Task item:
In the text on education for sustainability below, condense the paragraph beginning "To do this, academics need" into a brief bulleted list that keeps its main points.

Supplied text:
──────────────────────────────

Protest banner at National Climate Action Day, November 2013.
Protest banner at National Climate Action Day, 17 November 2013.

Navigating around the obstacles

I do not want to portray these obstacles as insurmountable.  Indeed if they were, sustainability educators should quit immediately, lie on the floor in the foetal position and wait for the collapse of human civilisation.  Nonetheless, we need to be realistic about the difficulties involved in education for sustainability, be cognisant of the institutional nodes at which we can exert the most leverage, and be aware that the paths of least resistance to institutional change in universities may flow outside of the institutions themselves.

Academics could do more, and have a responsibility to, engage directly with the community through grassroots engagement.  Why might this be a fruitful strategy?  University managers (sometimes) pay close attention to the preferences of their client base in the student market.  If academics can influence the preferences of this client base through sustainability-related community outreach, and in the process influence community attitudes more broadly, reactive education providers are more likely support sustainability-based curriculum changes because of their sensitivity to market preferences.

The same logic hold true of the political process.  The legislative and executive arms of our representative democracy are reactive institutions that are (theoretically, if not always in practice) beholden to the preferences of their constituencies.  Sustainability-conscious academics can play a leading role in shaping those preferences.

To do this, academics need to operate to a greater degree outside of the insular and ritualistic channels of academic knowledge transmission (peer-reviewed journals, grant applications etc) to liaise more directly with ordinary people.  This can be done through direct participation and/or expertise sharing with community groups, publicity of research findings through popular media, and full utilisation of social media platforms to reach audiences beyond the intellectual elite.  As I said none-too-eloquently during the workshop, “sometimes academia has its head up its own arse”; we need to talk to ourselves less and reach out to the community more.

I am not putting forward any of these suggestions as a panacea for the obstacles we face.  Education for sustainability is a long-term social project and as such must be established upon a foundation of strong grassroots action, as all great social movements are.

Further Information:

Learning and Teaching for Sustainability.

Scott, Geoff, Daniella Tilbury, Leith Sharp, and Elizabeth Deane. Turnaround Leadership for Sustainability in Higher Education—Final Report. University of Western Sydney.

Habib, Ben. The Whitehaven Coal Hoax: Climate Change, Liberal Democracy and the Drawbacks of 19th Century Ideology. 16 January 2013.

Habib, Ben. Making Climate Action Happen, Part III — Scrutinising Our Underlying Beliefs. 15 February 2011.

Habib, Ben. Making Climate Change Happen, Part IV — The Power of Being the Change You Want to See in the World. 24 February 2011.


[1] Cited from Adam Grubb’s presentation in the CERES Permaculture Design Course, CERES (Centre for Education and Research in Environmental Strategies) Environment Park, Brunswick, 25 February 2014.

[2] Scott, Geoff, Daniella Tilbury, Leith Sharp, and Elizabeth Deane. Turnaround Leadership for Sustainability in Higher Education—Final Report. University of Western Sydney, http://www.iau-hesd.net/sites/default/files/documents/le11_1978_scott_report_2012.pdf, p. 10.

[3] Hil, Richard. Whackademia: An Insider’s Account of the Troubled University. Sydney: UNSW Press, 2012.

──────────────────────────────

Recorded data:
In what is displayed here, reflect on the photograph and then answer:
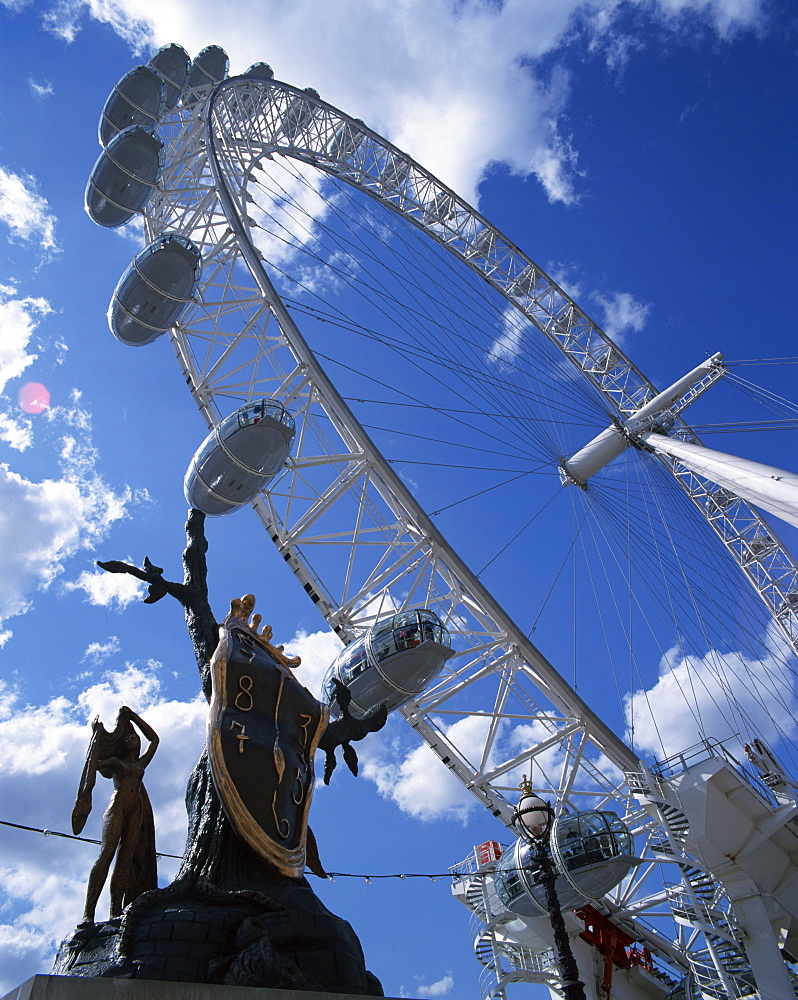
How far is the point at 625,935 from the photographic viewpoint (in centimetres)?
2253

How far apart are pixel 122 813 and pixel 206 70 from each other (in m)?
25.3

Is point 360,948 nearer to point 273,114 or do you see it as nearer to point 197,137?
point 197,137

──────────────────────────────

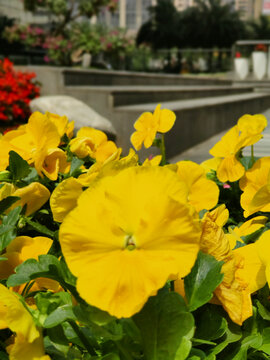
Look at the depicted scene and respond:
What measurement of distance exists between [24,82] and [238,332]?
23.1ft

──────────────────────────────

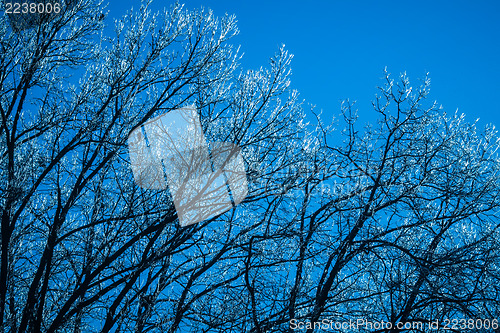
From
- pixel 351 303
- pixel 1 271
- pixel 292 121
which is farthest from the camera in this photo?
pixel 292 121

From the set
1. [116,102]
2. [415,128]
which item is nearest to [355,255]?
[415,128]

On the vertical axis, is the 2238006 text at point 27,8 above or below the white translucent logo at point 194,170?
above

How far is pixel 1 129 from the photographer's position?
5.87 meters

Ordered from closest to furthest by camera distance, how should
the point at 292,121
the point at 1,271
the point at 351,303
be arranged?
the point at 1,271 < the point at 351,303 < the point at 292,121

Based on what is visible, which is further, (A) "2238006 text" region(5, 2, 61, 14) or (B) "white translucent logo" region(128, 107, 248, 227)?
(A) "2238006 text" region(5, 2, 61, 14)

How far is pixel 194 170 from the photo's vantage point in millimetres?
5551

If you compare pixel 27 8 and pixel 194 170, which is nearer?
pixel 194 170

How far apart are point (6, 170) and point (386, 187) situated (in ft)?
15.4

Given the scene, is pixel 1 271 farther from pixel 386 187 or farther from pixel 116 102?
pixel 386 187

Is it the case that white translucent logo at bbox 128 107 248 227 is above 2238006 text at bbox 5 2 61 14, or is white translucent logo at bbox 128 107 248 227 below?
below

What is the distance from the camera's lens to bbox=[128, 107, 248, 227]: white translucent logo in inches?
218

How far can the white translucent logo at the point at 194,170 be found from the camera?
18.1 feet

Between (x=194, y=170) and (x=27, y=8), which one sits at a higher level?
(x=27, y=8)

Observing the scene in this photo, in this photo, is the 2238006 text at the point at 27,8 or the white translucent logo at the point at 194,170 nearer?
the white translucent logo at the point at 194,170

──────────────────────────────

Result:
- Academics need to work more outside the insular, ritualistic channels of academic knowledge transmission, such as peer-reviewed journals and grant applications, and liaise more directly with ordinary people.
- They can do this by:
  - participating directly in community groups and/or sharing expertise with them
  - publicizing research findings through popular media
  - making full use of social media to reach audiences beyond the intellectual elite
- Academia should talk to itself less and reach out to the community more.